--- START OF TEXT PROVIDED ---
Comparing the PMFs, we can see where the data deviates from the model. But PMFs tend to emphasize small differences that might be due to random variation. Sometimes we can see the big picture more clearly by comparing CDFs.

For example, here’s the CDF of family size compared to the CDF of the Poisson model.

cdf_family = pmf_family.make_cdf()
cdf_poisson = pmf_poisson.make_cdf()
from thinkstats import two_cdf_plots

two_cdf_plots(cdf_poisson, cdf_family)
decorate(xlabel="Number of family members")
_images/b0fd6c4e887a05ee50a09ba17d6550f6d849ee31d2de5492cd89229aca160fe5.png

In my opinion, CDFs are usually the best way to compare data to a model, or compare data from different groups, etc.

Also, CDFs work well with continuous data.

download("https://github.com/AllenDowney/ThinkStats/raw/v3/data/2002FemPreg.dct")
download("https://github.com/AllenDowney/ThinkStats/raw/v3/data/2002FemPreg.dat.gz")
from nsfg import read_fem_preg

preg = read_fem_preg()
birth_weights = preg["totalwgt_lb"].dropna()
from scipy.stats import trimboth

trimmed = trimboth(birth_weights, 0.01)
from thinkstats import make_normal_model

cdf_model = make_normal_model(trimmed)
from empiricaldist import Cdf

cdf_birth_weight = Cdf.from_seq(birth_weights, name="sample")
two_cdf_plots(cdf_model, cdf_birth_weight, xlabel="Birth weight (pounds)")
_images/6c2fc1d648cc49d93887a25edcbe4b9981b614b52f1c54937132cd9ba392b13c.png

6.2. Probability Density#

The familiar bell curve is actually the probability density function (PDF) of the normal distribution, which we can compute like this.

def normal_pdf(xs, mu, sigma):
    """Evaluates the normal probability density function.

    xs: float or sequence of floats
    mu: mean of the distribution
    sigma: standard deviation of the distribution

    returns: float or NumPy array of probability density
    """
    z = (xs - mu) / sigma
    return np.exp(-(z**2) / 2) / sigma / np.sqrt(2 * np.pi)

thinkstats provides a NormalPdf object that represents the PDF of a normal distribution. We can use it to create a NormalPdf with the same mean and standard deviation as the birth weights in the NSFG dataset.

from thinkstats import NormalPdf

m, s = np.mean(trimmed), np.std(trimmed)
pdf_model = NormalPdf(m, s, name="normal model")
--- END OF TEXT PROVIDED ---
▶ [GOAL 1] Print the stretch of the passage on CDFs from "two_cdf_plots(cdf_poisson, cdf_family)" through "with continuous data.".
▶ [GOAL 2]
Answer these questions about the passage on CDFs:
(a) What kind of data does the passage say CDFs also work well with?
(b) Which column of the pregnancy data is used for birth weights?
(c) What three parameters does the function normal_pdf take?
--- START OF INFORMATION SUPPLIED ---
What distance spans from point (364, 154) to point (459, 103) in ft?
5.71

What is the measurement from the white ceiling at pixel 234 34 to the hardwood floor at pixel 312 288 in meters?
--- END OF INFORMATION SUPPLIED ---
▶ [COMPLETE ANSWER 1]
two_cdf_plots(cdf_poisson, cdf_family)
decorate(xlabel="Number of family members")
_images/b0fd6c4e887a05ee50a09ba17d6550f6d849ee31d2de5492cd89229aca160fe5.png

In my opinion, CDFs are usually the best way to compare data to a model, or compare data from different groups, etc.

Also, CDFs work well with continuous data.

▶ [COMPLETE ANSWER 2]
(a) Continuous data.
(b) "totalwgt_lb"
(c) xs, mu, and sigma.